(Beginning of Provided records)

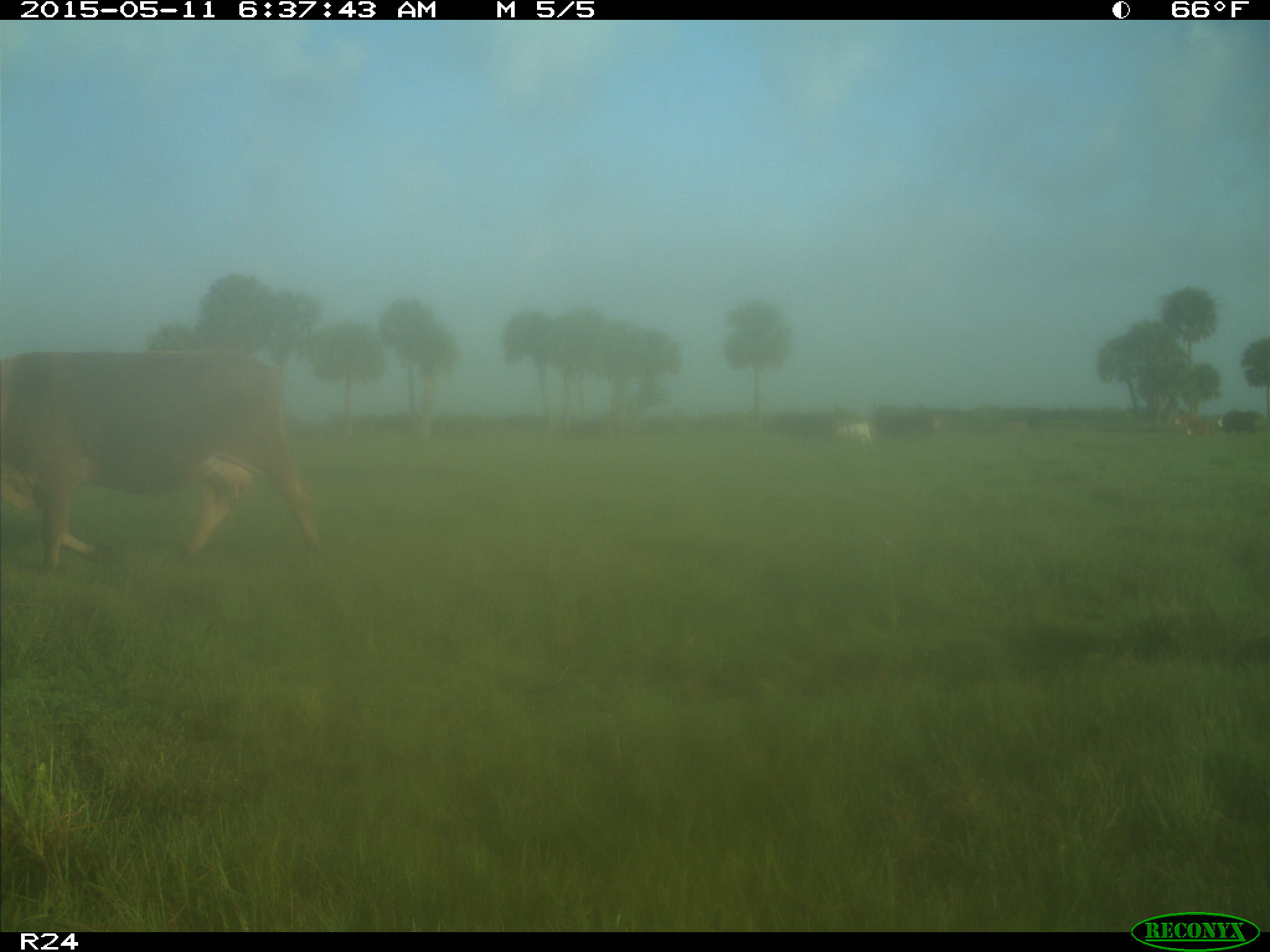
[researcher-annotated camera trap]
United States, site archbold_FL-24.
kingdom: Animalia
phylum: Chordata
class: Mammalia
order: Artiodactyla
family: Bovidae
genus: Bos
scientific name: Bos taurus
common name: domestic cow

(End of Provided records)
(Beginning of Provided records)

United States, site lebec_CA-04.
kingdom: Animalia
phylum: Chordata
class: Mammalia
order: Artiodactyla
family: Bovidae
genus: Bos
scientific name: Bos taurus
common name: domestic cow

(End of Provided records)

▶ [What this task involves]:
Establish how many lines of the entries hold the word "United", giving nothing but the number.

▶ [Expected answer]:
2